Published: 11 Dec 2014 - 12:27 am | Last Updated: 19 Jan 2022 - 01:11 am

COLOMBO: Two Sri Lankan ministers quit the government yesterday, leaving President Mahinda Rajapaksa without the two-thirds parliamentary majority he enjoyed before calling a snap election to seek an unprecedented third term.
The latest defections reflected growing political disenchantment with the president.
Botanical Gardens Deputy Minister V S Radhakrishnan and National Language Integration Deputy P Digambaram joined opposition candidate Maithripala Sirisena, who is spearheading the challenge to Rajapakse in the January 8 election. “There will be more defections before the election,” Sirisena told reporters at a news conference.
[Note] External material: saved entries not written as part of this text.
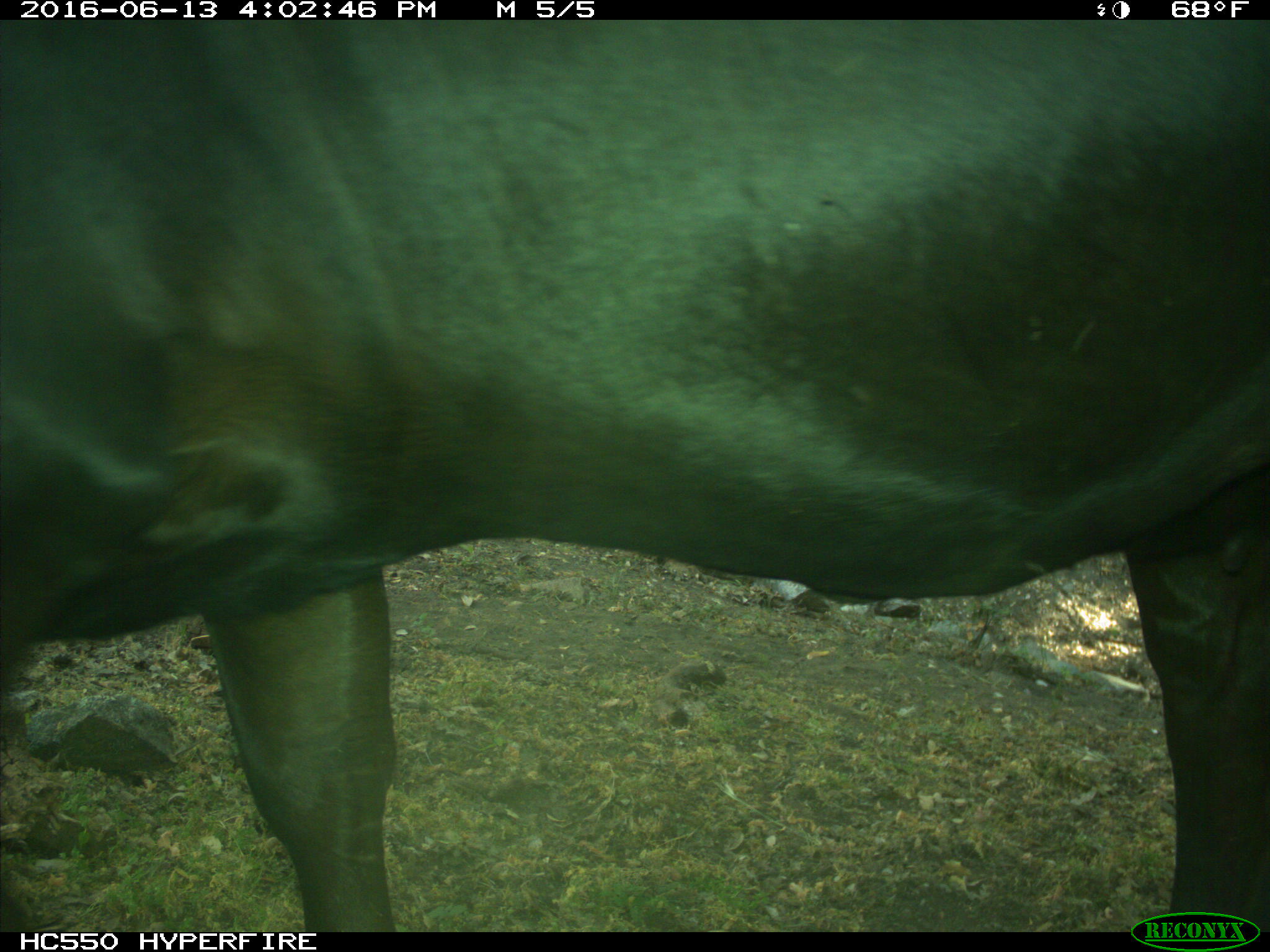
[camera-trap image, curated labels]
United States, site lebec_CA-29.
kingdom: Animalia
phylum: Chordata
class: Mammalia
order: Artiodactyla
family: Bovidae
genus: Bos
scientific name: Bos taurus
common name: domestic cow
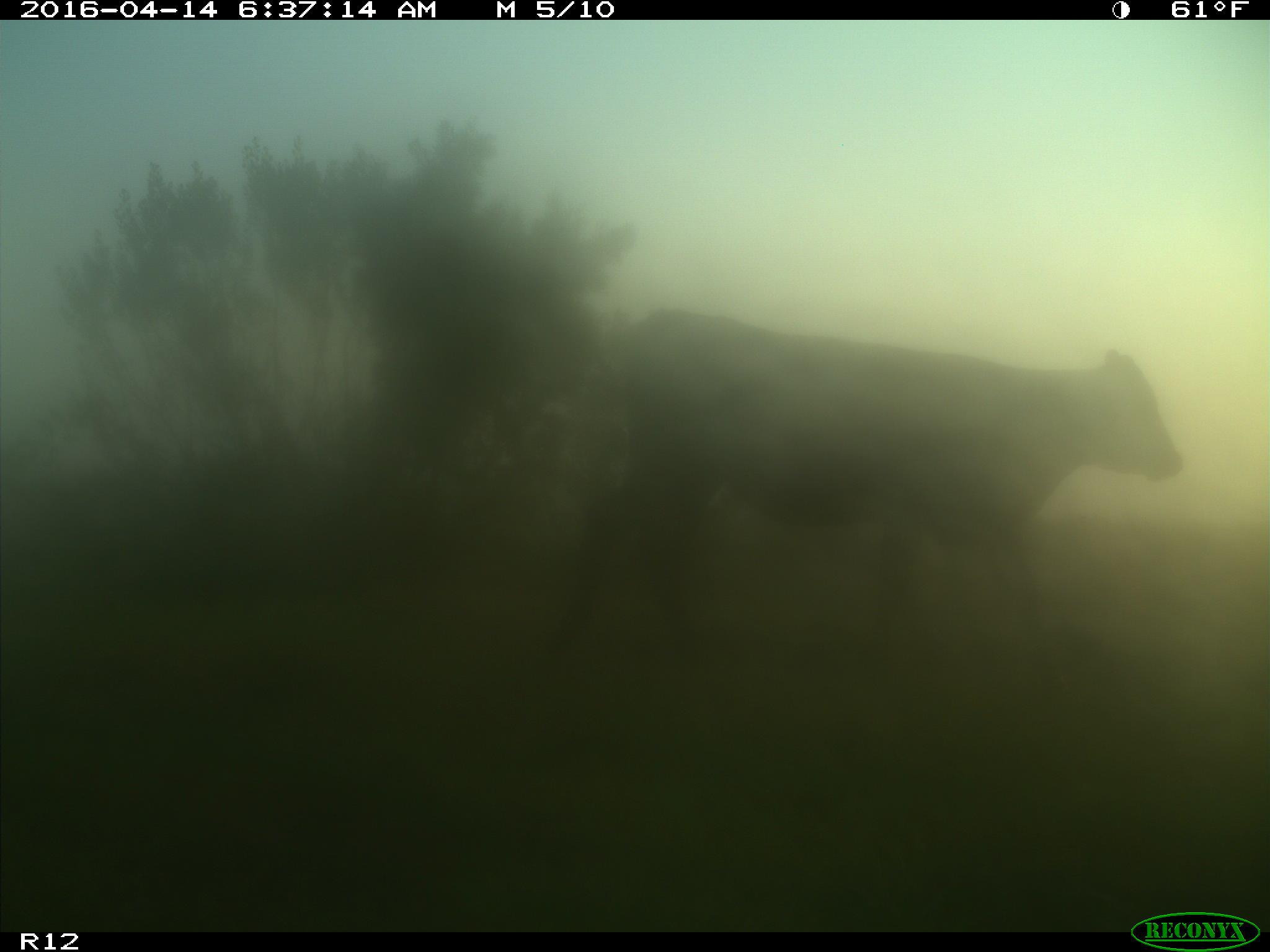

“I am confident of victory in the elections,” Sirisena said.
Rajapaksa’s party still holds a comfortable simple majority, but loss of the two-thirds support means it can carry out no constitutional changes without opposition support.
Rajapaksa called the snap election after his party suffered a sharp drop in support in September’s local elections.
The president remains largely popular with voters from the Sinhalese majority after he won a 37-year war against Tamil separatists in 2009, but his support has eroded among minority parties, which usually hold the balance of power. Critics say he has become increasingly authoritarian.
Both ministers who exited the ruling party’s ranks yesterday are from the minority Tamil Hindu community.
At an opposition press conference they vowed to topple Rajapaksa, who has been in office since 2005 and is South Asia’s longest-serving leader. “We are not alone,” Digambaram told reporters. “We bring with us about 150,000 of our supporters.”
The ministers’ departures reduced the ruling party’s strength in parliament to 148 seats, down from 161 when Rajapakse called the election last month.
The International Crisis Group said in a report this week Rajapaksa was facing an unexpectedly strong challenge from his former health minister Sirisena, who has secured wide opposition support.